11 KiB
FlowLog Synthesis
A unifying note for the FlowLog primer, implementation notes, DBSP synergy notes, technical planning notes, and usage plan.
Short Answer
The five FlowLog notes make one argument:
FlowLog is most useful here as a model for the Datalog planning layer that should sit before an incremental backend such as DBSP.
The core architecture is:
Datalog or Geolog-shaped rules
-> dependency analysis and strata
-> rule catalog
-> join graph and relational plan
-> FlowLog-style optimization
-> DBSP or Differential Dataflow backend
-> maintained outputs
FlowLog is not only an engine to run. It is a concrete example of how to keep rule semantics, planning, optimization, and backend execution separated.
flowchart LR
Source["Datalog or Geolog Rules"] --> Strata["Dependency Analysis and Strata"]
Strata --> Catalog["Rule Catalog"]
Catalog --> Plan["Relational Plan"]
Plan --> Optimize["FlowLog-Style Optimization"]
Optimize --> IR["Backend-Neutral IR"]
IR --> DBSP["DBSP Backend"]
IR --> DD["Differential Dataflow Backend"]
DBSP --> Outputs["Maintained Outputs"]
DD --> Outputs
How the Notes Fit Together
The first note, 001-flowlog-primer.md, explains the concept.

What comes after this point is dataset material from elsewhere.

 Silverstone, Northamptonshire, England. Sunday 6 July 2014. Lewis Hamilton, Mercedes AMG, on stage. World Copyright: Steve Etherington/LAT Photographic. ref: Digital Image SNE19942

FlowLog is a Datalog engine that uses Differential Dataflow as its execution backend,
while keeping Datalog-specific planning visible before lowering to dataflow operators.
The second note, 002-flowlog-implementation.md, explains the artifact structure. The useful implementation shape is:
parsing
-> strata
-> catalog
-> planning
-> optimizing
-> executing
The third note, 003-flowlog-and-dbsp-synergy.md, maps FlowLog to the DBSP notes. DBSP answers how to maintain relational results over changing
inputs. FlowLog helps answer what relational plan should be maintained.
The fourth note, 004-flowlog-technical-planning-notes.md, zooms into the planning details: rule catalogs, collection shapes, transformation flows,
join graphs, antijoin timing, SIP, recursive strata, subplan sharing, and physical key choice.
The fifth note, 005-using-flowlog-ideas.md, turns the ideas into a practical adoption path: planning-only prototype, DBSP lowering prototype,
backend comparison, test corpus, data model decisions, and evaluation plan.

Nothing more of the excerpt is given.